───── Task data

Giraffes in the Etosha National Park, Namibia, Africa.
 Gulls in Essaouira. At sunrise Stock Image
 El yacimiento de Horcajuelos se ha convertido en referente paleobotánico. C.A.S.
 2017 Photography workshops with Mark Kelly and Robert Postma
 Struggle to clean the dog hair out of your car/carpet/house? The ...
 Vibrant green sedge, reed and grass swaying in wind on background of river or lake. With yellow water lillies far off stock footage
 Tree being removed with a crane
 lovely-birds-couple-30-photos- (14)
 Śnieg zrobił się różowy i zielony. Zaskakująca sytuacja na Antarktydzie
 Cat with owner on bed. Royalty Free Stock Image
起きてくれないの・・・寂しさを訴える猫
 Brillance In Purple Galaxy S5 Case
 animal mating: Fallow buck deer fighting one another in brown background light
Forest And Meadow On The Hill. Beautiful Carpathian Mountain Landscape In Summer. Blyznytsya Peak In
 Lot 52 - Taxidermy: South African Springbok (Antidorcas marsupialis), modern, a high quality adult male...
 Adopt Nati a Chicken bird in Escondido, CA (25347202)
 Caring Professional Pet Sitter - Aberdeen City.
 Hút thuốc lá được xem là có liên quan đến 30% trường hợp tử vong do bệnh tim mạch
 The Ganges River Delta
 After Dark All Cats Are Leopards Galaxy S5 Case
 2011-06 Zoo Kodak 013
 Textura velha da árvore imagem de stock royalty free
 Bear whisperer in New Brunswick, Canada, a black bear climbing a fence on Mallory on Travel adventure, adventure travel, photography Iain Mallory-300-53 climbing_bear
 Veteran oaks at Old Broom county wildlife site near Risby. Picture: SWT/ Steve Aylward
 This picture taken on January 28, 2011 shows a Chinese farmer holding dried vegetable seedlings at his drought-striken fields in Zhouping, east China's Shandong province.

──────────

◆ **Work order**:
Copy the lines above exactly. Start with the line containing "Lot 52 - Taxidermy: South", end with the line containing "2011-06 Zoo Kodak 013", and include both.

◆ **Exercise output**:
 Lot 52 - Taxidermy: South African Springbok (Antidorcas marsupialis), modern, a high quality adult male...
 Adopt Nati a Chicken bird in Escondido, CA (25347202)
 Caring Professional Pet Sitter - Aberdeen City.
 Hút thuốc lá được xem là có liên quan đến 30% trường hợp tử vong do bệnh tim mạch
 The Ganges River Delta
 After Dark All Cats Are Leopards Galaxy S5 Case
 2011-06 Zoo Kodak 013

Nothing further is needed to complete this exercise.